Package Manager

Introduction

You can use the PackageManager component of PixieDust to install and uninstall maven packages into your notebook kernel without editing configuration files. This component is essential when you run notebooks from a hosted cloud environment and do not have access to the configuration files.

You can use this component in the following ways:

  • Install a spark package from spark-packages.org.
  • Install from maven search repository.
  • Install a jar file directly from an addressable location.

Install a spark package

  1. Go to spark-packages.org, and search for your package.

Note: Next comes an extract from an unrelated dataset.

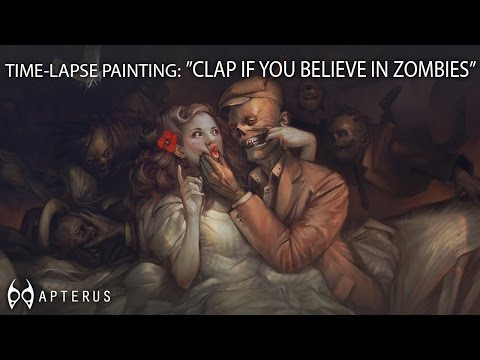 Speed painting: ''Clap if you believe in zombies''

  2. Click the link for your package and locate the code to run the package in spark-shell, pyspark, or spark-submit. For example, you would retrieve the following line:

    > $SPARK_HOME/bin/spark-shell --packages graphframes:graphframes:0.1.0-spark1.6
    
  3. Copy the maven ID of the package. A maven ID includes a group ID, artifact ID, and version number, each separated by a colon (:). In the previous example, the maven ID appears after the packages, such as graphframes:graphframes:0.1.0-spark1.6.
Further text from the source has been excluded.